▸ **PROBLEM DETAILS**
Copy the lines below as a numbered list, beginning with the line that contains "Could you say the algae-covered" and ending with the last line. Leave out any blank lines.

▸ **TASK DATA**
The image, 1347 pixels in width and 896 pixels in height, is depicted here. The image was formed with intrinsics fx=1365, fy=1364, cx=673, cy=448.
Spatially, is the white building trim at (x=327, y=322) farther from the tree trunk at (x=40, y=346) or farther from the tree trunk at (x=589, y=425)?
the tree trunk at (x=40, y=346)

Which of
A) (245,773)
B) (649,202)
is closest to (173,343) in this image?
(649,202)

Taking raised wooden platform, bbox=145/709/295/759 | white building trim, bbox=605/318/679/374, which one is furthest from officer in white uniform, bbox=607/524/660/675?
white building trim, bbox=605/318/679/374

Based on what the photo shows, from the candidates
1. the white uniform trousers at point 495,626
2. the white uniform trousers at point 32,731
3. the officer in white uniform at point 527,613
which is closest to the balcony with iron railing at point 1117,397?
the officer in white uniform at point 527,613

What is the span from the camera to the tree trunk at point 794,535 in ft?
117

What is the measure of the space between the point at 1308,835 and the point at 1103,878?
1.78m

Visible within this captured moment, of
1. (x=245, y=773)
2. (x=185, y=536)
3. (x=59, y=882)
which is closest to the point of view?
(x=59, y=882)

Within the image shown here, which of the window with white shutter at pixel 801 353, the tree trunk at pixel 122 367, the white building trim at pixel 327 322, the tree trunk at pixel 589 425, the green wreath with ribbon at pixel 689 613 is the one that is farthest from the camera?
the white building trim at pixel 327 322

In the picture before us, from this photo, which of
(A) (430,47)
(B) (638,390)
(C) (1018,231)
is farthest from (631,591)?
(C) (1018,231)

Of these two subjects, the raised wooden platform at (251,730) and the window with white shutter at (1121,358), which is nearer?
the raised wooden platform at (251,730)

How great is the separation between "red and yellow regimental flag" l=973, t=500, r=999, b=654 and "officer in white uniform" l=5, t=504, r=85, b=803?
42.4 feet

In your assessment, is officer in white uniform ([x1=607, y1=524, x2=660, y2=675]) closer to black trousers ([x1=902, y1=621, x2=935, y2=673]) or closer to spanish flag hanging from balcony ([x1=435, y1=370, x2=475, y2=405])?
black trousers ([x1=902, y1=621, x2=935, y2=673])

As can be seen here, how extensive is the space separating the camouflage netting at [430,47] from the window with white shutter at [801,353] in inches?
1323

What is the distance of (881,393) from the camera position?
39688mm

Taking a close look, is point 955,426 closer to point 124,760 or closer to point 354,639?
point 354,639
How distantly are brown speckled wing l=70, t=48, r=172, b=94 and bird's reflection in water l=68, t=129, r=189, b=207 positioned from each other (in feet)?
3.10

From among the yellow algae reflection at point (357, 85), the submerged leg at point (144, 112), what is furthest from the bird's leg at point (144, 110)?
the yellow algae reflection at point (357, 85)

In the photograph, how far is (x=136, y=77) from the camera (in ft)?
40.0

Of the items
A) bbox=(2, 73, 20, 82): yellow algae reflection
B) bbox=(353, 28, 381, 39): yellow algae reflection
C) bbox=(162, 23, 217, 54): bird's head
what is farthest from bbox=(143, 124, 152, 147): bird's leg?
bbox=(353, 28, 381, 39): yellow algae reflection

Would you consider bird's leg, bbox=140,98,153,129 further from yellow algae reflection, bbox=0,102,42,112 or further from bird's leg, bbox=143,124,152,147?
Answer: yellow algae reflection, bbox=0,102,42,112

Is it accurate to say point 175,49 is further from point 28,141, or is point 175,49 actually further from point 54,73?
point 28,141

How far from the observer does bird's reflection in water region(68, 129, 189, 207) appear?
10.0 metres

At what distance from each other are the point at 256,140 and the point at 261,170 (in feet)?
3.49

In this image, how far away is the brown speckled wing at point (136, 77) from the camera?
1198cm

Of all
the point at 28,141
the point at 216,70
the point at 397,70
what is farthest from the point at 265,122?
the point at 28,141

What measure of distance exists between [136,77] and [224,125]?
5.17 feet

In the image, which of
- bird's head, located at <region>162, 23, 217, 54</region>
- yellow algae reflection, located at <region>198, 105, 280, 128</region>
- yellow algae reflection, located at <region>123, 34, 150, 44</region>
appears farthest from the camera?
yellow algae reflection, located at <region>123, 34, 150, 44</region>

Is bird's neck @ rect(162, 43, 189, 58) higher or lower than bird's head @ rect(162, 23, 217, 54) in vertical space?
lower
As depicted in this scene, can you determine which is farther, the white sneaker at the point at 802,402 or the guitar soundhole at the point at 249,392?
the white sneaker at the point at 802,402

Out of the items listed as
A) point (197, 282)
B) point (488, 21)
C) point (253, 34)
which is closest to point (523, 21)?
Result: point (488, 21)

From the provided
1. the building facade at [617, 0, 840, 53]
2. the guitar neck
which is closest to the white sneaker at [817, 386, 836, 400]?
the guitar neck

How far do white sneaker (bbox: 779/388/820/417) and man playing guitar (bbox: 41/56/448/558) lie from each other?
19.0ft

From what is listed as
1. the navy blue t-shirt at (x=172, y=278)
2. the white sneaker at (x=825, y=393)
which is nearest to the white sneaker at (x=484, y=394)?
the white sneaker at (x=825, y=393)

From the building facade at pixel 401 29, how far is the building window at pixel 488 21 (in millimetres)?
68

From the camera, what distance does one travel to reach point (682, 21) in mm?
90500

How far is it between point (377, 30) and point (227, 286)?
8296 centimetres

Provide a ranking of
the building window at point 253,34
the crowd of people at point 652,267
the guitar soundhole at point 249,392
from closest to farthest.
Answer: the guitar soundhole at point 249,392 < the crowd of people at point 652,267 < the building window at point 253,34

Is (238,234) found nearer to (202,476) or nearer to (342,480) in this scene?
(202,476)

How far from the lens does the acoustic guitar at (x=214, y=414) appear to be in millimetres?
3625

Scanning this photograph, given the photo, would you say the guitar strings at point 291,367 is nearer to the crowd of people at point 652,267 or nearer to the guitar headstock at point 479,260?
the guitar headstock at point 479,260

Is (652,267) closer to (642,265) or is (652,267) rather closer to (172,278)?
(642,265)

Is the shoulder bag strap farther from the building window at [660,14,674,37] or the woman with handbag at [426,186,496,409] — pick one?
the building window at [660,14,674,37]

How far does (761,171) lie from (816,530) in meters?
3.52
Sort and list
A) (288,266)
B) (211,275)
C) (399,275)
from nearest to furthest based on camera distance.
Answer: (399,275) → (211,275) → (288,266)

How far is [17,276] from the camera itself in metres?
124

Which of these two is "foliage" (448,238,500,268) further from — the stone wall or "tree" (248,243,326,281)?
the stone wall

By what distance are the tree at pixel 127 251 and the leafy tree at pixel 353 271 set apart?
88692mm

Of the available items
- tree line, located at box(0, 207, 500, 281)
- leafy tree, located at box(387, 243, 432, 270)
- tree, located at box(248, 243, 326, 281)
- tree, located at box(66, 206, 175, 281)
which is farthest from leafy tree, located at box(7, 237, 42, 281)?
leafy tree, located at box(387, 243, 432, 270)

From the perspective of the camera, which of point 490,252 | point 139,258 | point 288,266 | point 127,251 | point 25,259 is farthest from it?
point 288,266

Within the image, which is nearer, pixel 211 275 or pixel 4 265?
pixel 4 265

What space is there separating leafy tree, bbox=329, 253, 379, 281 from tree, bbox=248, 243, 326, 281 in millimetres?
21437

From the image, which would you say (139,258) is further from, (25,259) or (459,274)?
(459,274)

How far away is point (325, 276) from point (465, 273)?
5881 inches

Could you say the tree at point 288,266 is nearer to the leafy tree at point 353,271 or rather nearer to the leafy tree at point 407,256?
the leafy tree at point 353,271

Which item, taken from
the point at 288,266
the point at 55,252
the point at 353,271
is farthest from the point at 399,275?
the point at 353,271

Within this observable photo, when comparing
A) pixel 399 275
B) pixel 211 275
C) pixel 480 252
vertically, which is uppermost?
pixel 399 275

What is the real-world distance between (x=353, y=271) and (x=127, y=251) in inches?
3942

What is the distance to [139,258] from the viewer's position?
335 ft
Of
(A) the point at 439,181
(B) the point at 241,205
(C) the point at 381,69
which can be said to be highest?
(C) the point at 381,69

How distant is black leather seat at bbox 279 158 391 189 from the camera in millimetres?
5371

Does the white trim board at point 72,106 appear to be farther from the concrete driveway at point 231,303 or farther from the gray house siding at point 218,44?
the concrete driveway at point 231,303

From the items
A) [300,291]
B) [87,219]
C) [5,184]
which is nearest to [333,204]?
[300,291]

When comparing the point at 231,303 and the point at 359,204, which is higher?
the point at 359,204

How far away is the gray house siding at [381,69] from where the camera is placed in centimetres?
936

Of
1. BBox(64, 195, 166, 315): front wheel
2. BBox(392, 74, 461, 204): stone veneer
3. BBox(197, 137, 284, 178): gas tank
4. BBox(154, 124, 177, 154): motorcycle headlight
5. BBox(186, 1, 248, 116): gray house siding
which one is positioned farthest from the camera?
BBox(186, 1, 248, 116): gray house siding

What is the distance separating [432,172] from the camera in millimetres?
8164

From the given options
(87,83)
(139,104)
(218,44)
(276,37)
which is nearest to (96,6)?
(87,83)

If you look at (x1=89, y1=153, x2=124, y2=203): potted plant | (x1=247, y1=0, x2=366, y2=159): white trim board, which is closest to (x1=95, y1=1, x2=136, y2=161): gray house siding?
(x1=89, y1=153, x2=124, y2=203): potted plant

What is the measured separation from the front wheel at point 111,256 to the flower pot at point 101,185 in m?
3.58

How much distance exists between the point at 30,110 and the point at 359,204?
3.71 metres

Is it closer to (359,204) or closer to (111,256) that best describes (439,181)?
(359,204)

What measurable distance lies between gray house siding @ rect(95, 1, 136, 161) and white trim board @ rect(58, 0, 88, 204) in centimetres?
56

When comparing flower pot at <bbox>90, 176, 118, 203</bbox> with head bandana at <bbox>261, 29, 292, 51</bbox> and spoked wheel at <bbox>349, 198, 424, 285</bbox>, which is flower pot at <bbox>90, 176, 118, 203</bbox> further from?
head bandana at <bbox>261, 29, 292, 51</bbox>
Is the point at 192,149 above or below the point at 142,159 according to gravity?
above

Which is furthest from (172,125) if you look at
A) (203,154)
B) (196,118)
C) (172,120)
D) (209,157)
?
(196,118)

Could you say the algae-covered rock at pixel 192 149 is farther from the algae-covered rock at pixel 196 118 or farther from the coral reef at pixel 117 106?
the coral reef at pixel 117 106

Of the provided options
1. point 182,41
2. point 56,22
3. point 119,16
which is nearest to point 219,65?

▸ **EXERCISE OUTPUT**
1. Could you say the algae-covered rock at pixel 192 149 is farther from the algae-covered rock at pixel 196 118 or farther from the coral reef at pixel 117 106?
2. the coral reef at pixel 117 106
3. Of the provided options
4. 1. point 182,41
5. 2. point 56,22
6. 3. point 119,16
7. which is nearest to point 219,65?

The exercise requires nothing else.